◆ Provided entries
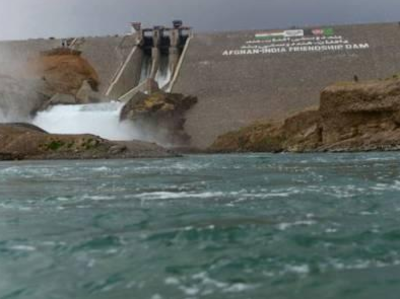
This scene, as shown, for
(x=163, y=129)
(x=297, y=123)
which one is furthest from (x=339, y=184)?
(x=163, y=129)

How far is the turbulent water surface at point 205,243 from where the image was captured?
258 inches

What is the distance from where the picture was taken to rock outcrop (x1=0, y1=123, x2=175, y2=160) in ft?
114

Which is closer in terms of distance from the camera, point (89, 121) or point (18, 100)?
point (89, 121)

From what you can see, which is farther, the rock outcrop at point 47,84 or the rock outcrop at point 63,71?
the rock outcrop at point 63,71

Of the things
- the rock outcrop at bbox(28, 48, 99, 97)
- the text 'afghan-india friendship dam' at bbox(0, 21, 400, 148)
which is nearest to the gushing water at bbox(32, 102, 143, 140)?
the text 'afghan-india friendship dam' at bbox(0, 21, 400, 148)

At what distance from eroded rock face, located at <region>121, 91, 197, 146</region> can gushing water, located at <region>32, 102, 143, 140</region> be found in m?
0.75

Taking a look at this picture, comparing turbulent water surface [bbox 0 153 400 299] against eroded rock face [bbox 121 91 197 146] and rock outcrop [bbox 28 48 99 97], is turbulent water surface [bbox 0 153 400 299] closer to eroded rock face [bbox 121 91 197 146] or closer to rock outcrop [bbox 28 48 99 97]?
eroded rock face [bbox 121 91 197 146]

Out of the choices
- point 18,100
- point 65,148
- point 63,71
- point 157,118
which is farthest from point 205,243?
point 63,71

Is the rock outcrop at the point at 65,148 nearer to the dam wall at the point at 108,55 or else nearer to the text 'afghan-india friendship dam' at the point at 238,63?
the text 'afghan-india friendship dam' at the point at 238,63

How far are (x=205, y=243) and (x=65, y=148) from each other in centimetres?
2816

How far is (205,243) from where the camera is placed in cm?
833

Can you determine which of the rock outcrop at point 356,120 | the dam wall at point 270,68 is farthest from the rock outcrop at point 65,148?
the dam wall at point 270,68

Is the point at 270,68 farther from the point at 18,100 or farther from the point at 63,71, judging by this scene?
the point at 18,100

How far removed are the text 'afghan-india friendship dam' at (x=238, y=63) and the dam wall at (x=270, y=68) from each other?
0.25ft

◆ Required task
Turn the lines above into a numbered list, skipping blank lines and leaving out the picture.

◆ Exercise result
1. This scene, as shown, for
2. (x=163, y=129)
3. (x=297, y=123)
4. which one is furthest from (x=339, y=184)?
5. (x=163, y=129)
6. How far is the turbulent water surface at point 205,243 from where the image was captured?
7. 258 inches
8. What is the distance from where the picture was taken to rock outcrop (x1=0, y1=123, x2=175, y2=160) in ft?
9. 114
10. Which is closer in terms of distance from the camera, point (89, 121) or point (18, 100)?
11. point (89, 121)
12. From what you can see, which is farther, the rock outcrop at point 47,84 or the rock outcrop at point 63,71?
13. the rock outcrop at point 63,71
14. Of the things
15. - the rock outcrop at bbox(28, 48, 99, 97)
16. - the text 'afghan-india friendship dam' at bbox(0, 21, 400, 148)
17. which is nearest to the gushing water at bbox(32, 102, 143, 140)?
18. the text 'afghan-india friendship dam' at bbox(0, 21, 400, 148)
19. At what distance from eroded rock face, located at <region>121, 91, 197, 146</region> can gushing water, located at <region>32, 102, 143, 140</region> be found in m?
20. 0.75
21. Taking a look at this picture, comparing turbulent water surface [bbox 0 153 400 299] against eroded rock face [bbox 121 91 197 146] and rock outcrop [bbox 28 48 99 97], is turbulent water surface [bbox 0 153 400 299] closer to eroded rock face [bbox 121 91 197 146] or closer to rock outcrop [bbox 28 48 99 97]?
22. eroded rock face [bbox 121 91 197 146]
23. Out of the choices
24. - point 18,100
25. - point 65,148
26. - point 63,71
27. - point 157,118
28. which is farthest from point 205,243?
29. point 63,71
30. Is the rock outcrop at the point at 65,148 nearer to the dam wall at the point at 108,55 or else nearer to the text 'afghan-india friendship dam' at the point at 238,63?
31. the text 'afghan-india friendship dam' at the point at 238,63
32. How far are (x=205, y=243) and (x=65, y=148) from each other in centimetres?
33. 2816
34. How far is (205,243) from where the camera is placed in cm?
35. 833
36. Can you determine which of the rock outcrop at point 356,120 | the dam wall at point 270,68 is farthest from the rock outcrop at point 65,148?
37. the dam wall at point 270,68
38. Is the point at 270,68 farther from the point at 18,100 or farther from the point at 63,71, judging by this scene?
39. the point at 18,100
40. How far removed are the text 'afghan-india friendship dam' at (x=238, y=63) and the dam wall at (x=270, y=68) from each other?
41. 0.25ft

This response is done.